** START OF RECORDS SUPPLIED **

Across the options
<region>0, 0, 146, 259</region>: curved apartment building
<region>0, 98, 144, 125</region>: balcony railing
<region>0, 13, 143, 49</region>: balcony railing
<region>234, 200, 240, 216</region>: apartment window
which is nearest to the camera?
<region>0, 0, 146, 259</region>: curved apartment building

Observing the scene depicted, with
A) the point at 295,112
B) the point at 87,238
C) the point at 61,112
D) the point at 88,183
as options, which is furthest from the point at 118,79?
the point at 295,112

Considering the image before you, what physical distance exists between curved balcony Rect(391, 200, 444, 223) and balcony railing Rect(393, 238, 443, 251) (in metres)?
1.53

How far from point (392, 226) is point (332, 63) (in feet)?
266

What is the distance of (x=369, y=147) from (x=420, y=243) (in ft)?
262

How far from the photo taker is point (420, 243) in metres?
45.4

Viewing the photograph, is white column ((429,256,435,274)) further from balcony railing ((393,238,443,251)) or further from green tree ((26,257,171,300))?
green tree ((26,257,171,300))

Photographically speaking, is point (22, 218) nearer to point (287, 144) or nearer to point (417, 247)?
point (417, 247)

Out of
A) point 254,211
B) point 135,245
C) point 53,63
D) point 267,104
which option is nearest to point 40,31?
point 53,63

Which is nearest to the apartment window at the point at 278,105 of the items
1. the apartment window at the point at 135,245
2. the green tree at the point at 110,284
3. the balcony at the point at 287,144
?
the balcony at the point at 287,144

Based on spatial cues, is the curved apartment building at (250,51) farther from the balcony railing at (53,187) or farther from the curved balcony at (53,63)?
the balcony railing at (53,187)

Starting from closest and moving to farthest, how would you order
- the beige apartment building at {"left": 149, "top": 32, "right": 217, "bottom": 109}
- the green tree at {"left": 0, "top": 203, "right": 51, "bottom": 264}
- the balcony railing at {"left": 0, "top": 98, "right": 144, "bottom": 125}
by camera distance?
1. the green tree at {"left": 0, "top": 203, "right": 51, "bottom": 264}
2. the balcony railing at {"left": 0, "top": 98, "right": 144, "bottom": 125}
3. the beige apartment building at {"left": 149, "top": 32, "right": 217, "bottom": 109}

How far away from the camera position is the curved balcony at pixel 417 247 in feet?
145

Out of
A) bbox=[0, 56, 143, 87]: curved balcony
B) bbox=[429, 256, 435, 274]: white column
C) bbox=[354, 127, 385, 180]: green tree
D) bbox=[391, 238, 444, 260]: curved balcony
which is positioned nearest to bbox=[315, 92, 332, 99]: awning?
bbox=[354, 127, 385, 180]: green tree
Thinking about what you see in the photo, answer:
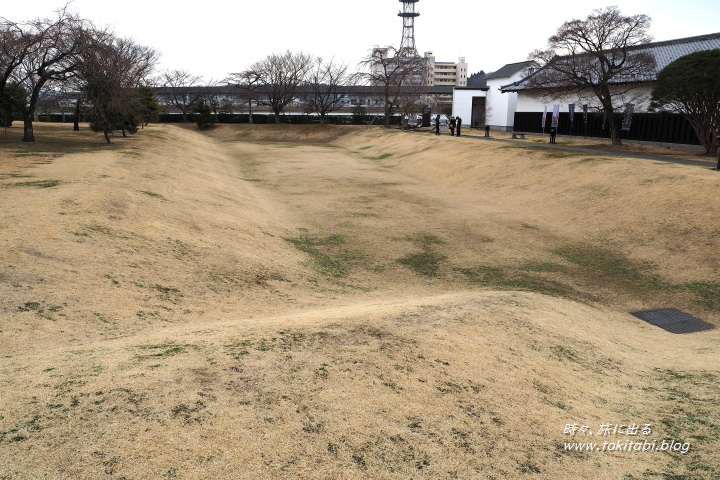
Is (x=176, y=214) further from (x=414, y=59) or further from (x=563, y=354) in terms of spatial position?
(x=414, y=59)

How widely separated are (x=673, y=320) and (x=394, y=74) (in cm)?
5204

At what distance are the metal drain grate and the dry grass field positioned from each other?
29 centimetres

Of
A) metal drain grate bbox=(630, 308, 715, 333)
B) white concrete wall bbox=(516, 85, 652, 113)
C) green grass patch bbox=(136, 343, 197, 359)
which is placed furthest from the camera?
white concrete wall bbox=(516, 85, 652, 113)

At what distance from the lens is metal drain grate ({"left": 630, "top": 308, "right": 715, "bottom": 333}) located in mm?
9836

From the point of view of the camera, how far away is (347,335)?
651cm

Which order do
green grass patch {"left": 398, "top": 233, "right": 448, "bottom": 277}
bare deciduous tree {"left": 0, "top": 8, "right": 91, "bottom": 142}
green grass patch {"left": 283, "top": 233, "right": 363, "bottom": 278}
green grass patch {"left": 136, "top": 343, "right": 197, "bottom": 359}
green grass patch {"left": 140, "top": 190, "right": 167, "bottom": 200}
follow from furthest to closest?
bare deciduous tree {"left": 0, "top": 8, "right": 91, "bottom": 142}
green grass patch {"left": 140, "top": 190, "right": 167, "bottom": 200}
green grass patch {"left": 398, "top": 233, "right": 448, "bottom": 277}
green grass patch {"left": 283, "top": 233, "right": 363, "bottom": 278}
green grass patch {"left": 136, "top": 343, "right": 197, "bottom": 359}

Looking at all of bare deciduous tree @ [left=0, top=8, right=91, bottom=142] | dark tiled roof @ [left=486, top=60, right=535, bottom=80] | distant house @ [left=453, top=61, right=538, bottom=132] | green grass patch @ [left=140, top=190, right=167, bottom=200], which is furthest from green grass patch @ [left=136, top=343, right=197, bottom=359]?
dark tiled roof @ [left=486, top=60, right=535, bottom=80]

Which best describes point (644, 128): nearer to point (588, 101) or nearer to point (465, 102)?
point (588, 101)

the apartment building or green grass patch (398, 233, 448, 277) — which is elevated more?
the apartment building

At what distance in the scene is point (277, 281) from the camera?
1088 centimetres

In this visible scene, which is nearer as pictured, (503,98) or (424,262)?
(424,262)

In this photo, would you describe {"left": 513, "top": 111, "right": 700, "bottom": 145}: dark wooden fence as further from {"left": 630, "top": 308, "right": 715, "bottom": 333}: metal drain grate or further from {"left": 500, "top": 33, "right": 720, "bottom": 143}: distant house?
{"left": 630, "top": 308, "right": 715, "bottom": 333}: metal drain grate

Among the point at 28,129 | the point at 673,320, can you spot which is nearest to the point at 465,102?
the point at 28,129

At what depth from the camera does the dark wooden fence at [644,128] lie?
28875mm
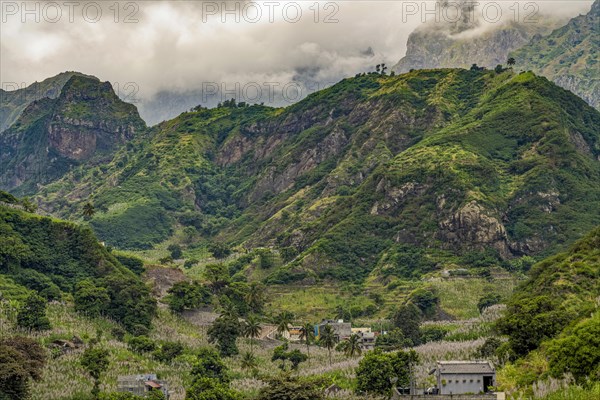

** END OF RECORDS SUPPLIED **

▶ _WHAT TO WORK ON_
How many lines in the entries above contain the word "window"? Reply with the number alone.

▶ _CORRECT ANSWER_
3